= Bill Baggs =

American journalist and editor

William Calhoun Baggs (b. 1923–1969) was an American journalist and editor of The Miami News (1957 to 1969). He was one of a small group of Southern newspaper editors who campaigned for civil rights for African Americans in the 1950s and 1960s. Baggs became an early opponent of the Vietnam War.

==Early life and education==
William Calhoun Baggs, called "Bill", was born in Atlanta, Georgia, and grew up in Colquitt, Georgia in Miller County near the Georgia-Alabama border. He attended Miller County High School, which was still racially segregated at the time. There, he edited the school newspaper and lettered in numerous sports. His classmates voted him valedictorian of the 1941 graduating class. He turned down an appointment to the U.S. Naval Academy and, instead, moved to the Panama Canal Zone with his sister and brother-in-law.

==Career==
Baggs started work in journalism as a reporter for the Panama Star and Herald. In 1942, he volunteered for the U.S. Army Air Force and served with the 485th Heavy Bomb Group (830th Squadron) of the Fifteenth Air Force in Venosa, Italy. As a bombardier, he earned a Distinguished Flying Cross and a Unit Citation. During a period of rest and reassignment in Miami Beach, Florida, he fell in love with the growing city of Miami as well as a Red Cross Recreational Assistant named Joan Orr, who later would become his wife. He worked briefly as a cub reporter in Greensboro, N.C., before returning to Miami as the aviation reporter for the Miami News. He was named a columnist in December 1949, and distinguished himself for taking progressive stands on civil rights, economic investment in Latin America to combat the rise of communism, and preserving the environment. As a columnist, he traveled extensively in Latin America and Europe and throughout the United States. He built strong friendships with world leaders as well as high-ranking politicians, such as Adlai Stevenson, and brothers John F. and Robert Kennedy.

In July 1957, publisher James M. Cox Jr. named Baggs editor of the Miami News. He held that position until his death at age 45 on January 7, 1969.

==Latin America==
During his tenure, his newspaper had a front seat to the Cuban Revolution, Bay of Pigs Invasion, and the Cuban Missile Crisis.
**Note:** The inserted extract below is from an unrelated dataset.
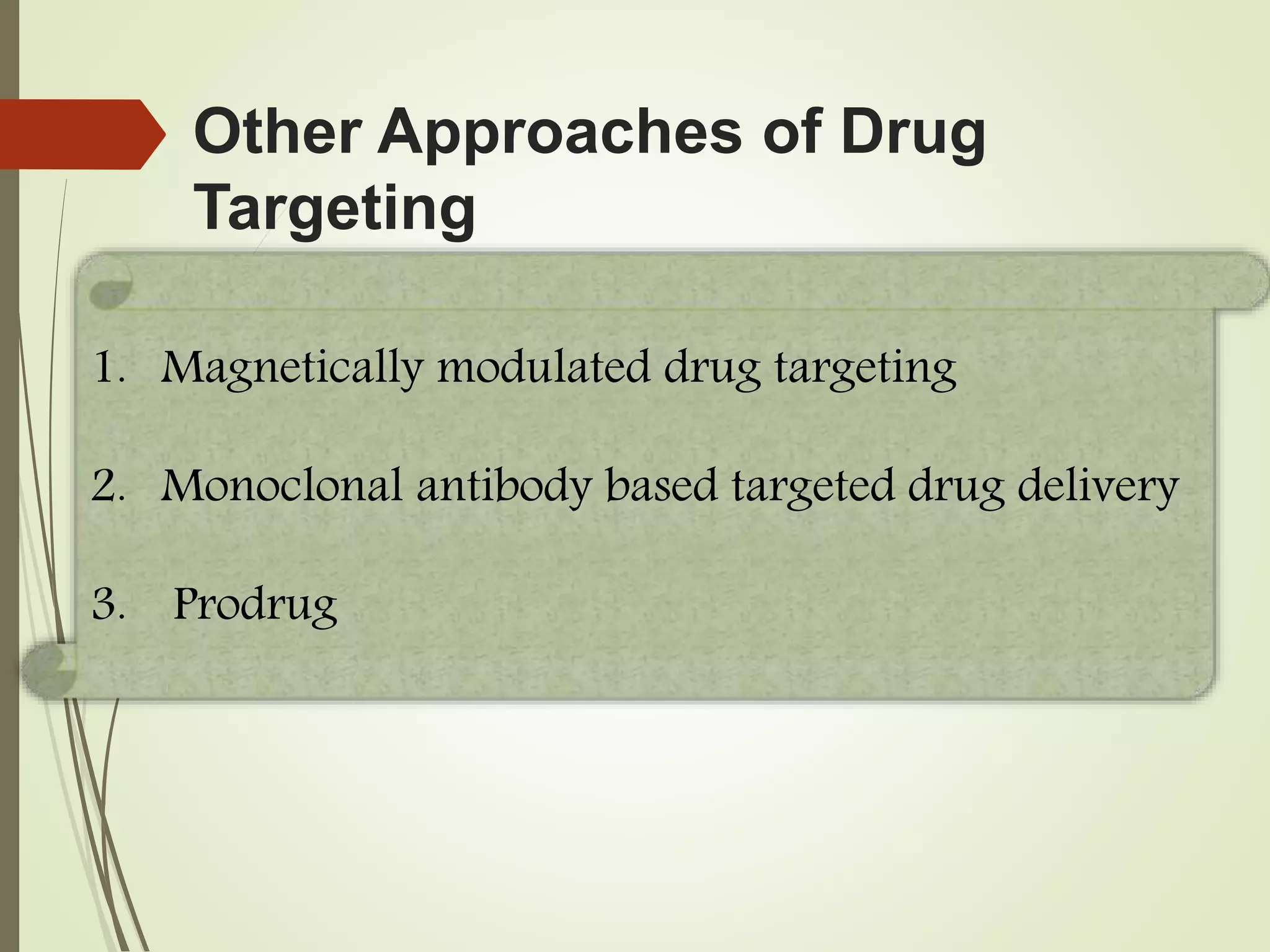 Other Approaches of Drug Targeting

1. Magnetically modulated drug targeting

2. Monoclonal antibody based targeted drug delivery

3. Prodrug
His friendship with President Kennedy gave him advanced knowledge of the Soviet Union's buildup of missile launch sites on the island. Later, though, when he was asked by a Time magazine reporter how his newspaper scooped both the announcement as well as the turning back of Soviet ships, Baggs answered, "A roseate spoonbill told us."

An active anti-Communist, Baggs published numerous anti-Castro editorials and articles during the early days of the Fidel Castro regime in Cuba, beginning in 1959. Baggs cultivated numerous news sources from within the anti-Castro Soldier-of-Fortune community in South Florida, including Gerry Patrick Hemming, Roy Hargraves, Eddie Collins and William Whatley, as well as Alex Rorke and several others. He also worked with Frank Sturgis and Bernard Barker to develop news leads and sources about the South Florida anti-Castro exile community long before they were involved with the 1970s Watergate scandal.
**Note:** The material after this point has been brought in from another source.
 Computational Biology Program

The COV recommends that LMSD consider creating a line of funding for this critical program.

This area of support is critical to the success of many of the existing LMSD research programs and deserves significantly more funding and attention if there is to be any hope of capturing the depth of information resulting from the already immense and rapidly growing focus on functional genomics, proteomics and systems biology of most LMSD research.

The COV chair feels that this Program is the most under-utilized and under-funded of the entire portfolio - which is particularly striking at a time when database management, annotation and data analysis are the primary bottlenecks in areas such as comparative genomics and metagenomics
Baggs regularly talked with South Florida CIA case officers, such as David Atlee Phillips and E. Howard Hunt, on various topics related to the intrigues among South Florida anti-Castro Cuban exiles. One of his reporters, Hal Hendrix, known as "the spook" at The Miami News, broke the story about the alleged coup d'état against Juan Bosch of the Dominican Republic, the day before it happened. This was embarrassing for the CIA and Miami News, but also for Hendrix.

Civil Rights
As African Americans increased their activism in the civil rights movement, Baggs was among a small group of white Southern editors who supported them and covered events in the South. Others in this group included Ralph McGill at The Atlanta Constitution, Hodding Carter at the Greenville Delta Democrat-Times, and Harry Ashmore at the Arkansas Gazette.

In the 1960s, Baggs became increasingly opposed to the United States involvement in the Vietnam War. In 1967 and 1968 he traveled to North Vietnam with Harry Ashmore, editor of the Arkansas Gazette, on a private peace mission. While there, they interviewed the North Vietnamese premier, Ho Chi Minh, about what he needed to end the war.
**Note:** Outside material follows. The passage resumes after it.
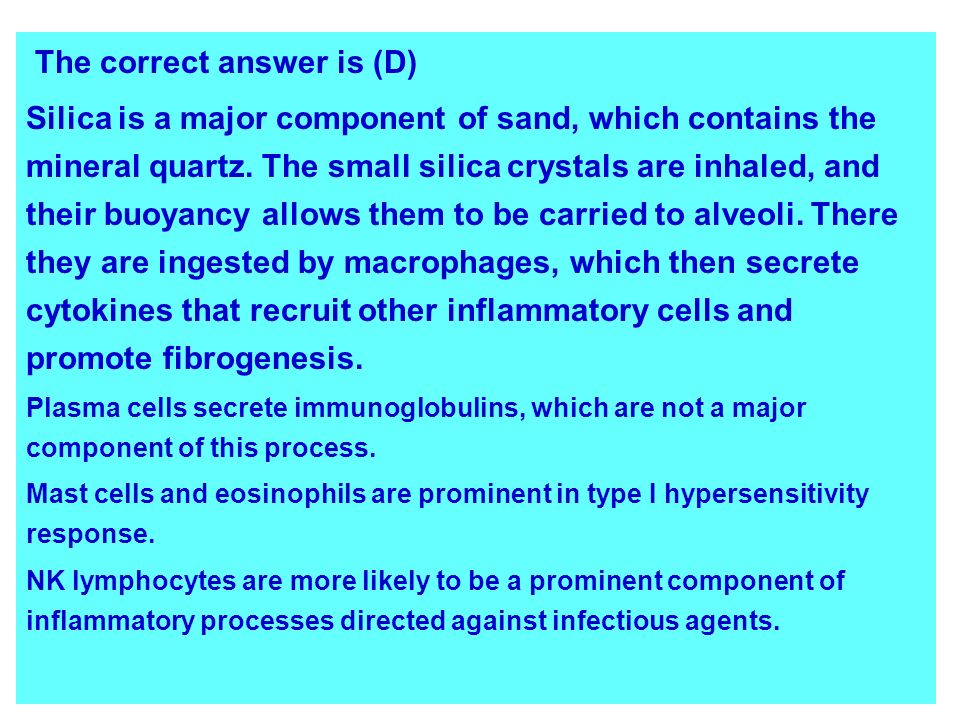 The correct answer is (D)

Silica is a major component of sand, which contains the mineral quartz. The small silica crystals are inhaled, and their buoyancy allows them to be carried to alveoli. There they are ingested by macrophages, which then secrete cytokines that recruit other inflammatory cells and promote fibrogenesis.

Plasma cells secrete immunoglobulins, which are not a major component of this process.

Mast cells and eosinophils are prominent in type I hypersensitivity response.

NK lymphocytes are more likely to be a prominent component of inflammatory processes directed against infectious agents.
Baggs was a longtime supporter of liberal Democrats such as Rep. Claude Pepper and Rep. Dante Fascell. He wrote numerous articles and editorials supporting legislation to help the numerous retirees who were already dominating the population in South Florida. They represented the core readership base of the Miami News. He was often criticized for his support of civil rights, opposition to the Vietnam War, and promotion of social welfare programs for the elderly, the infirm and the disadvantaged in South Florida and throughout the nation.

Baggs supported early pioneering conservation efforts to rescue the southeast section of Key Biscayne from overdevelopment by real estate developers. The Bill Baggs Cape Florida State Park was named in his honor on land protected from development.

In 2004 a large sign was installed at the park, recognizing the site as part of the National Underground Railroad Network to Freedom: eyewitness accounts documented hundreds of slaves and Black Seminoles escaping from here to go to freedom in the Bahamas in the early 1820s; 300 were recorded in 1823. Construction of a staffed lighthouse at Cape Florida in 1825 cut off this escape route.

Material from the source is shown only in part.